Chevron on Friday reported first-quarter earnings that met Wall Street estimates, but said it would spend less on share repurchases in the current quarter, reflecting the shaky economic outlook faced by Big Oil.
The company’s share repurchases this year could be between $11.5bn (about R212bn) and $13bn, said Chevron CFO Eimear Bonner, which would be in the lower end of the company’s guidance of $10bn to $20bn.
The company’s shares fell 2% in pre-market trading on Friday.
Chevron and other oil producers have been contending with falling crude prices since April 2, when US President Donald Trump announced sweeping tariffs that are expected to reduce global economic growth. An unexpected decision by Opec+ to increase output has further pressured oil prices, which hit a four-year low last month. The lower crude prices have raised questions about whether producers will meet their goals for paying dividends and repurchasing shares — a cornerstone of Big Oil’s strategy to woo investors — or cut capital expenditure budgets.

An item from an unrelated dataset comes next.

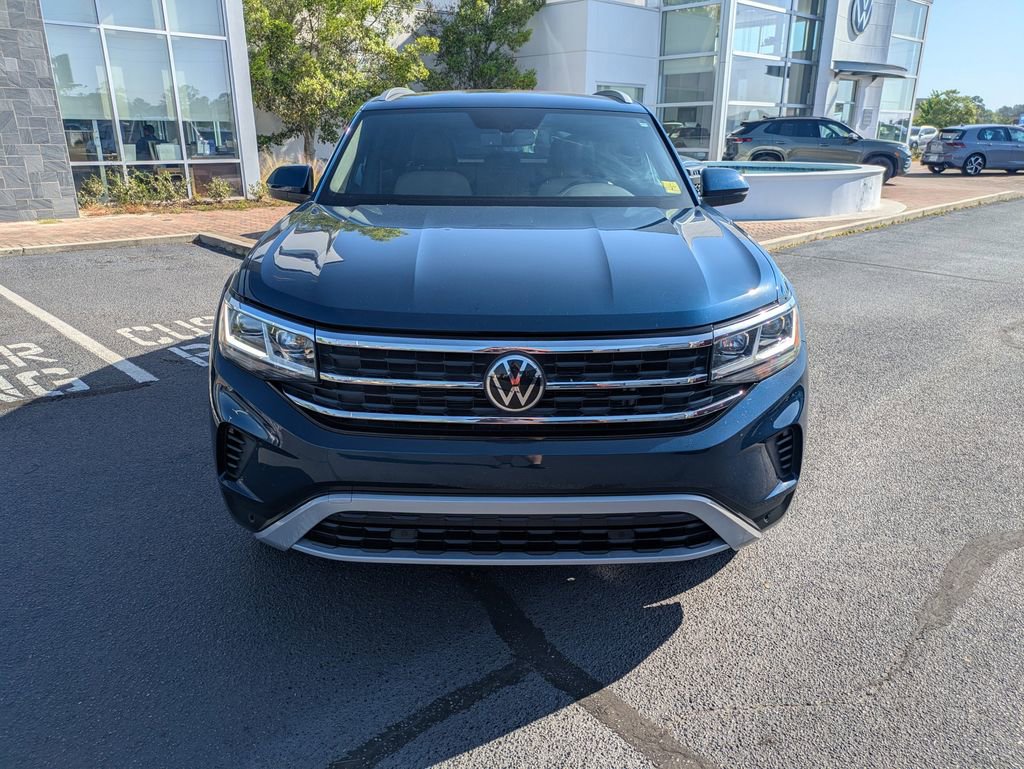 Certified 2022 Volkswagen Atlas Cross Sport SE image 10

Chevron said it paid $3bn in dividends and repurchased $3.9bn in shares during the quarter. In the second quarter, the company said it expects to repurchase between $2bn and $3.5bn in shares. If rolled forward, that would mean Chevron could land between $11.5bn and $13bn in repurchases for 2025, Bonner said in an interview.
We’re still buying back a significant amount of our shares annually, on top of a dividend that’s growing faster than our peers
— Eimear Bonner, Chevron CFO
“We’re still buying back a significant amount of our shares annually, on top of a dividend that’s growing faster than our peers,” she said.
The second-largest US oil producer posted adjusted earnings of $3.8bn during the three months ended March 31, or $2.18 per share, matching analyst estimates, according to LSEG data.
Chevron’s global oil production totalled 3.35-million barrels of oil equivalent per day (boepd), flat from the same period last year. Earnings from oil and gas production were $3.76bn, down from $5.24bn in the year-ago quarter.
Scheduled maintenance in oil and gas production during the current quarter will lower output by about 105,000 boepd, the company said. Refining profit improved from the previous quarter, when Chevron’s downstream operations reported the first loss in four years. The company completed an expansion at the Tengiz oilfield in Kazakhstan in January and grew production from the Permian basin, the top US oilfield, by 12% year-over-year. Those gains were offset by loss of production from asset sales.
Chevron also started production at the Ballymore project in the US Gulf of Mexico in April. Operations at Tengiz have been in focus as Kazakhstan has repeatedly exceeded Opec+ oil production quotas.
Bonner said the company is operating unrestricted. During the first quarter, Chevron was hit by a Trump administration order to wind down operations in Venezuela, which will affect the company’s second-quarter shipments from the country.